The music I meant to talk about when I started writing about the film is that of the rap group Death Grips, their loops, their collapses, their noise. The lyrics that are this abstraction of all that is guttural, super-aggressive, but mostly just fucked-up. Thinking about rap music as an extension of oral storytelling traditions, or "the dozens," and the world we're living in.
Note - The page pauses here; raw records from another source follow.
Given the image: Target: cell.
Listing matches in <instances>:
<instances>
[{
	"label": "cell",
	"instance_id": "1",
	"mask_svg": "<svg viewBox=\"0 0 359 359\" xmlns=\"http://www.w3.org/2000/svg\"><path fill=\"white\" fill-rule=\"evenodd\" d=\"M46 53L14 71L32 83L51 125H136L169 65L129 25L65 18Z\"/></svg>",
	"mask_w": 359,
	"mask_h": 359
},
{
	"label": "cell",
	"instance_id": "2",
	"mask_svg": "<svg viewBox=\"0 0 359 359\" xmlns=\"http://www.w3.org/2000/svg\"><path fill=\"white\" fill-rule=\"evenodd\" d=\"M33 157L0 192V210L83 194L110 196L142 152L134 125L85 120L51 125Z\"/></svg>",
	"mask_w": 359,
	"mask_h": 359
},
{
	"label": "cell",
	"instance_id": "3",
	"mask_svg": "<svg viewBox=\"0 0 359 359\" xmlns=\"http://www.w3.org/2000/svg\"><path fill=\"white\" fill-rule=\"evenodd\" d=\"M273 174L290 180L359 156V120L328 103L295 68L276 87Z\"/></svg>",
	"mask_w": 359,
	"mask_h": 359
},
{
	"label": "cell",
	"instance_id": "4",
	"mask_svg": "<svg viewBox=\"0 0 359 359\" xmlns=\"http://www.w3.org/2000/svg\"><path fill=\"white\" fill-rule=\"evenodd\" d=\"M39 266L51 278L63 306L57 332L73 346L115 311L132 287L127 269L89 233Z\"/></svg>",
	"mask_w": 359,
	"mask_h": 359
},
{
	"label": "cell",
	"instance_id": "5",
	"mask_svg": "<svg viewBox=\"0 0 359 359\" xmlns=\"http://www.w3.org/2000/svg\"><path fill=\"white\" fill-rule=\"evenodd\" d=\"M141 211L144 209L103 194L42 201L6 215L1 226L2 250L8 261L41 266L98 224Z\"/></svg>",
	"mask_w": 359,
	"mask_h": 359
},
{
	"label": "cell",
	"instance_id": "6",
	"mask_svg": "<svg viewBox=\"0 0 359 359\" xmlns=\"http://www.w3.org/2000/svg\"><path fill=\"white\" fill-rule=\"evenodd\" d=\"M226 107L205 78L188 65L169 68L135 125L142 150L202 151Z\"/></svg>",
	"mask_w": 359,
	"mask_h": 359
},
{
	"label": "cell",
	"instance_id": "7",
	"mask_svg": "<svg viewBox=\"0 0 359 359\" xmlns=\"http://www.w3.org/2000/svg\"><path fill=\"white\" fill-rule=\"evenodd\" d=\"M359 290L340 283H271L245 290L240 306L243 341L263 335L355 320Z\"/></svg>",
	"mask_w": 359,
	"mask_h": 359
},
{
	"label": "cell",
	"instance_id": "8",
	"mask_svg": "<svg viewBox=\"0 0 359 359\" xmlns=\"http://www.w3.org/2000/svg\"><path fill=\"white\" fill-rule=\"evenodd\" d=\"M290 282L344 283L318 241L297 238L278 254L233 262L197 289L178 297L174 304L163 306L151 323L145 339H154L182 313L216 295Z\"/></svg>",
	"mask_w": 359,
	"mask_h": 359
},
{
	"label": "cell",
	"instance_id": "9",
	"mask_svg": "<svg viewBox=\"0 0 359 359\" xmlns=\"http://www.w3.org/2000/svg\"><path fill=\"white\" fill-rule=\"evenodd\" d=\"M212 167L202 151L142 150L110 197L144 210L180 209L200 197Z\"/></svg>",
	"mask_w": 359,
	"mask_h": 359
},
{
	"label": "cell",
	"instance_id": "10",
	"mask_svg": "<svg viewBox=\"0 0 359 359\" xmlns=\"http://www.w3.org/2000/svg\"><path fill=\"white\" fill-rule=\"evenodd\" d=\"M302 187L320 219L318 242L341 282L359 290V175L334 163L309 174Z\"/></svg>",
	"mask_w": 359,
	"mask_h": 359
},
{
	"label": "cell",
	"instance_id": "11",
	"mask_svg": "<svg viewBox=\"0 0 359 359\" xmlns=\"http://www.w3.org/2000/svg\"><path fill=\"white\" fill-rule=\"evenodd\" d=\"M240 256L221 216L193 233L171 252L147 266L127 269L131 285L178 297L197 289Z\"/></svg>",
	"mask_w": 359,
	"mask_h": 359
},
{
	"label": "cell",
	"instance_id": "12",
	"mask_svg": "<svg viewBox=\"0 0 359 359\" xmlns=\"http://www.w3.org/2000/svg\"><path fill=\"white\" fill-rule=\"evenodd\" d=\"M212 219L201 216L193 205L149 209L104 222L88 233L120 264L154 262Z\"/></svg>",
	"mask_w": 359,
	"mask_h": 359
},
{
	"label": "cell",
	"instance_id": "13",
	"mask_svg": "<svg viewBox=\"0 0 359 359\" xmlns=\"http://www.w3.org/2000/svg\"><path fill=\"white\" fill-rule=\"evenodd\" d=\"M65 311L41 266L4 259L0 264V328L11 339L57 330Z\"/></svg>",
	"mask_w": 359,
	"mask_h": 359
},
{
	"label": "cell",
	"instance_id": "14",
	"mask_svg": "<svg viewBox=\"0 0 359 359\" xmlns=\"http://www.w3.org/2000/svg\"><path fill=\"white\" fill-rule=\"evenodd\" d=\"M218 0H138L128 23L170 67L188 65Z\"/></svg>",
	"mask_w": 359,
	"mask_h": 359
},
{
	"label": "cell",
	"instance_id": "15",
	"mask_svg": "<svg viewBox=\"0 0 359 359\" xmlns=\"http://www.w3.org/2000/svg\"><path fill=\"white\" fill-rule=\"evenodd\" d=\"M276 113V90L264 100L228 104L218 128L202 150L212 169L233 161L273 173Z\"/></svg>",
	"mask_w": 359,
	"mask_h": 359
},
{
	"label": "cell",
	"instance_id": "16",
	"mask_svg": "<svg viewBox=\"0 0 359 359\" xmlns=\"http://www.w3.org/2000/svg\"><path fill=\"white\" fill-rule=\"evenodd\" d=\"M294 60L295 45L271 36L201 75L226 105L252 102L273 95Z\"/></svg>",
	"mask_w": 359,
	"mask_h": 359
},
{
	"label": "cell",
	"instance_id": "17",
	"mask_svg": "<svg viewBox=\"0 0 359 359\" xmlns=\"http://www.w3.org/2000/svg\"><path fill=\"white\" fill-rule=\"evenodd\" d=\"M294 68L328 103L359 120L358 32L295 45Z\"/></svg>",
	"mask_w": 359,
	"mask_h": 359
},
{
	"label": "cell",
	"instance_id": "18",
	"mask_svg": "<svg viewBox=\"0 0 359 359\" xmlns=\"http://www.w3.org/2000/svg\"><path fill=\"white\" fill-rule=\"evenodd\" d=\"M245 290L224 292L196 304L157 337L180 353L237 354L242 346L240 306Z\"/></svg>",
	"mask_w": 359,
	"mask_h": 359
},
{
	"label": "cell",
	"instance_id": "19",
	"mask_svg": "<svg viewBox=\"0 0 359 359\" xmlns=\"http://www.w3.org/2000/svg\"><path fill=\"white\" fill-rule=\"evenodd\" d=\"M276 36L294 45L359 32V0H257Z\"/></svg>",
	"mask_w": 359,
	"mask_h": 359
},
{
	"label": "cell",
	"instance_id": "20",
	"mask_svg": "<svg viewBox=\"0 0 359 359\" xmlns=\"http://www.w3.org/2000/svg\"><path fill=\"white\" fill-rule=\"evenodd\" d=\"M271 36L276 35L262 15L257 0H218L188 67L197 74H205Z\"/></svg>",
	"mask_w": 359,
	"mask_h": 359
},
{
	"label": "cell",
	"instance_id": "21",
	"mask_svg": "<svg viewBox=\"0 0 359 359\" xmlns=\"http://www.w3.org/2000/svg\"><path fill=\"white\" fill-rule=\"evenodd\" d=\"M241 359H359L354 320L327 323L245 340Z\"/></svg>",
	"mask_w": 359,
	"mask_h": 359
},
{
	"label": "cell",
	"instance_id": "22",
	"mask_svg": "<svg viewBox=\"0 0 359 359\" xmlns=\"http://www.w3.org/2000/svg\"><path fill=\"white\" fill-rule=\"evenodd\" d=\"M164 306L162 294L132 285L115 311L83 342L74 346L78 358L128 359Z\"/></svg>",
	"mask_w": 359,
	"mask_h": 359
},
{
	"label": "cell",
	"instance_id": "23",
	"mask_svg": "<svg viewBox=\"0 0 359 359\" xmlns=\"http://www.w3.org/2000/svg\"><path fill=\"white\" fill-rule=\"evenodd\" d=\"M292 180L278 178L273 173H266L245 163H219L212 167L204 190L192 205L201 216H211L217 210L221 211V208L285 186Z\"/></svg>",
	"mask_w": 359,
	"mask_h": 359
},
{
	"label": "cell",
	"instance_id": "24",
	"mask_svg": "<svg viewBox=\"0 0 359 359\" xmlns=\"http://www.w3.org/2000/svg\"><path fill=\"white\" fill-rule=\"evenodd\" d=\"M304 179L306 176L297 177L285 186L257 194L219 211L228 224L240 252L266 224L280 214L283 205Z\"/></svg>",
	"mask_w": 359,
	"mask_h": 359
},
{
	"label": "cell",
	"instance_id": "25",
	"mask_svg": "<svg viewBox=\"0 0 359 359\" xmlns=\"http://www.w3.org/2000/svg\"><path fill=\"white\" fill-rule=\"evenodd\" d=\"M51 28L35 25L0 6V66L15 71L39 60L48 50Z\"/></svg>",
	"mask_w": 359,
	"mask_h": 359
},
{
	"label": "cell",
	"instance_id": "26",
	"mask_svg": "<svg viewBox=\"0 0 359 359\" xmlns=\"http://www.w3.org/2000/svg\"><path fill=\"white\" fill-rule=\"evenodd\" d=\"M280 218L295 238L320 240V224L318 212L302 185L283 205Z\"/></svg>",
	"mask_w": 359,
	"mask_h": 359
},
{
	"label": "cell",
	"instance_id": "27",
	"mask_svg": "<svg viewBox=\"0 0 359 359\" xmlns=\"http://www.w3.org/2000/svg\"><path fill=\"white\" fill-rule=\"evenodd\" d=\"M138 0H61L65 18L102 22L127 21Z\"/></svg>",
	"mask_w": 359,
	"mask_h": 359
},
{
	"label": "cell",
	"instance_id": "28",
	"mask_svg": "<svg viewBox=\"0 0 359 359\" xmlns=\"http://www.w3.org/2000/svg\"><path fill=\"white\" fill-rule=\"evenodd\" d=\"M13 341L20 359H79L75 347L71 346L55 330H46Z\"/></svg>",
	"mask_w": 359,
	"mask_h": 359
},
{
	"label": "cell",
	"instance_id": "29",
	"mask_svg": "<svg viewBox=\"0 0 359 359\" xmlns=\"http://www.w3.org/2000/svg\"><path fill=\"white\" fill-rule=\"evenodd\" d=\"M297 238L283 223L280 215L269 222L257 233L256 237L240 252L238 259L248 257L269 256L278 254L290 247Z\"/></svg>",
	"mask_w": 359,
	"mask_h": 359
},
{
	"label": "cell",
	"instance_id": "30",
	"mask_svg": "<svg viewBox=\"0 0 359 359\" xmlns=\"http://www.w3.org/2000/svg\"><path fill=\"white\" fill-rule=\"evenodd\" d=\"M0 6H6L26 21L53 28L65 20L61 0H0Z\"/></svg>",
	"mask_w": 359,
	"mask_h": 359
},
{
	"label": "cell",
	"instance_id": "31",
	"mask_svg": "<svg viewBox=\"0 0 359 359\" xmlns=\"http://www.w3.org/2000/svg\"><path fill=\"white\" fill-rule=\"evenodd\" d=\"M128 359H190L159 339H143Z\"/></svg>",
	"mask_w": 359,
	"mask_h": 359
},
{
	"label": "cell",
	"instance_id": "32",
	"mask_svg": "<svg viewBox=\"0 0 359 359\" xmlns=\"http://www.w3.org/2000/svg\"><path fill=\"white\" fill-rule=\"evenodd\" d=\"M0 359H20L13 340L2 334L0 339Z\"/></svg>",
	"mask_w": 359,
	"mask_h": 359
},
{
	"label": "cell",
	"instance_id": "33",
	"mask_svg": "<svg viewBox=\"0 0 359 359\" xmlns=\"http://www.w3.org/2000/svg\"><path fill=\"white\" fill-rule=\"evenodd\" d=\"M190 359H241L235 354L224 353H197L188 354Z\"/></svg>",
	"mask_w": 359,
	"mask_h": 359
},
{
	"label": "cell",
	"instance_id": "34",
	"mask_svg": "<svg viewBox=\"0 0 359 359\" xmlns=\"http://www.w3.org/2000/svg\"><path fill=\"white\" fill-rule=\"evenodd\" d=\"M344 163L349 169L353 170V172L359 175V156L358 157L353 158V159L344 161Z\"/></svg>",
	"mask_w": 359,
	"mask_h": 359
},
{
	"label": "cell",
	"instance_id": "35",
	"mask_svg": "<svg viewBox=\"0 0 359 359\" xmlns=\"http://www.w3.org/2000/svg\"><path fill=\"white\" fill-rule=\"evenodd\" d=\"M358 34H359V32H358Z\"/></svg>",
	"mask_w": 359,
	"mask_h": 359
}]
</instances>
Obviously all of these things have racial implications that are going to be problematic for some people. The point I am trying to make, essentially, is to invoke the phrase "post-racial" to describe a time, forthcoming, where we will all be the neglected citizens of the city of New Orleans, due to a class structure that wishes for us to be slaves. And then to take this mythology of the wild, of communing with nature- sort of a stereotype, but we are able to use it as an archetype, or a totem, as some kind of navigational tool. Whereby we all see ourselves as six-year-old black girls (sort of the ultimate disenfranchised figure) and learn to cope with a natural and indifferent world and are then able to look into the beast's eyes and see it as something we can coexist peacefully with, against civilization.